Прочитали предписания в церквах, расклеили по всем по заборам. Жители отслужили благодарственный молебен и в тот же день воздвигли Фите монумент на базарной площади. Фита похаживал степенный, лысенький, с брюшком, печатью этой самой поматывал да знай себе пофыркивал: так индюк важно ходит и чиркает крыльями по пыли.

Прошел день и другой. На третий – глядь, холерный заявился в самую Фитину канцелярию: стоит там и корчится – ведь вот, не понимает народ своей пользы. Велел ему Фита всыпать законное телесное наказание. А холерный вышел – и противоправительственно помер.

И пошли, и пошли мереть – с холеры и с голоду, и уж городовых не хватало для усмирения преступников.

Почесались жители и миром решили: докторов вернуть и за скопским хлебом послать. А Фиту из канцелярии вытащили и учить стали – по-мужицки, народ необразованный, темный.

И рассказывают, кончился Фита так же не по-настоящему, как и начался: не кричал и ничего, а только все меньше и меньше, и таял, как надувной американский черт. И осталось только чернильное пятно да эта самая его сургучная печать за нумером.

Поглядели жители: антихристова печать. В тряпочку завернули, чтобы руками не трогать, и закопали у ограды кладбищенской.

1917

Вторая сказка про Фиту

Указом Фита отменил холеру. Жители водили хороводы и благоденствовали. А Фита дважды в день ходил в народ, беседуя с извозчиками и одновременно любуясь монументом.

– А что, братцы, кому монумент-то, знаете?

– Как, барин, не знать: господину исполняющему Фите.

– Ну, то-то вот. Не надо ли вам чего? Все могу, мне недолго.

А была извозчичья биржа около самого собора. Поглядел извозчик на монумент, на собор поглядел – да и говорит Фите:

– Да вот, толковали мы намедни: уж больно нам округ собора ездить несподручно. Кабы да через площадь прямая-то дорога…

Было у Фиты правило: все для народа. И был Фита умом быстр, как пуля. Сейчас это в канцелярию за стол – и готово:

«Имеющийся градский собор неизвестного происхождения сим предписываю истребить немедля. На месте вышеупомянутого собора учредить прямоезжую дорогу для гг. легковых извозчиков. Во избежание предрассудков исполнение вышеизложенного поручить сарацинам. Подписал Фита».

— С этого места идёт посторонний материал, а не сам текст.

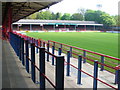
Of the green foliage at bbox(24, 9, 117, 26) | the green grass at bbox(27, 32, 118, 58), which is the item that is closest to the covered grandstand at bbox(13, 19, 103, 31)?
the green foliage at bbox(24, 9, 117, 26)

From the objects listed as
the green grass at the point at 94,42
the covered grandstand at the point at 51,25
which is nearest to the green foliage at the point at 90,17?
the covered grandstand at the point at 51,25

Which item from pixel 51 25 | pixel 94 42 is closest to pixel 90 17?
pixel 51 25

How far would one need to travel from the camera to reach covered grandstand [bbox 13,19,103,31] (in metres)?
64.4

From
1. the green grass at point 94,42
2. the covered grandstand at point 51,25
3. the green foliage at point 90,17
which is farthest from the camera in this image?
the green foliage at point 90,17

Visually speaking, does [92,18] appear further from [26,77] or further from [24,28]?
[26,77]

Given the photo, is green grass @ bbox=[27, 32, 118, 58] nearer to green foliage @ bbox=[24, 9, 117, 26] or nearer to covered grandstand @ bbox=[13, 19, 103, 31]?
covered grandstand @ bbox=[13, 19, 103, 31]

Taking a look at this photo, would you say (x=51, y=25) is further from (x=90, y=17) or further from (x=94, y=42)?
(x=94, y=42)

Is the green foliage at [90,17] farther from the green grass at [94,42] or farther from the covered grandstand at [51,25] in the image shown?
the green grass at [94,42]

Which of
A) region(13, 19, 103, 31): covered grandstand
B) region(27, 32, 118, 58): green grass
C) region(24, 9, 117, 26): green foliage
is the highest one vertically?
region(24, 9, 117, 26): green foliage

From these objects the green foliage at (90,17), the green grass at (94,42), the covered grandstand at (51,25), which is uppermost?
the green foliage at (90,17)

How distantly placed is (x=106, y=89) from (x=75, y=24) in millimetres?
67051

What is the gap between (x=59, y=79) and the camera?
7.91 feet

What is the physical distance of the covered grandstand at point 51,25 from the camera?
6439 centimetres

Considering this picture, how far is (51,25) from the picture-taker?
70.9 meters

Утром жители так и обомлели:

– Собор-то наш, батюшки! В сарацинах весь – сверху донизу: и на всех пяти главах, и на кресте верхом, и по стенам, как мухи. Да черные, да голые – только веревочкой препоясаны, и кто зубом, кто шилом, кто дрючком, кто тараном – только пыль дымит.

И уже синих глав нету, и на синем – звезд серебряных, и красный древний кирпич кровью проступил на белогрудых стенах.

Жители от слез не прохлебнутся:

– Батюшка Фита, благодетель ты наш, помилуй! Да уж мы лучше кругалем будем ездить, только собор-то наш, Господи!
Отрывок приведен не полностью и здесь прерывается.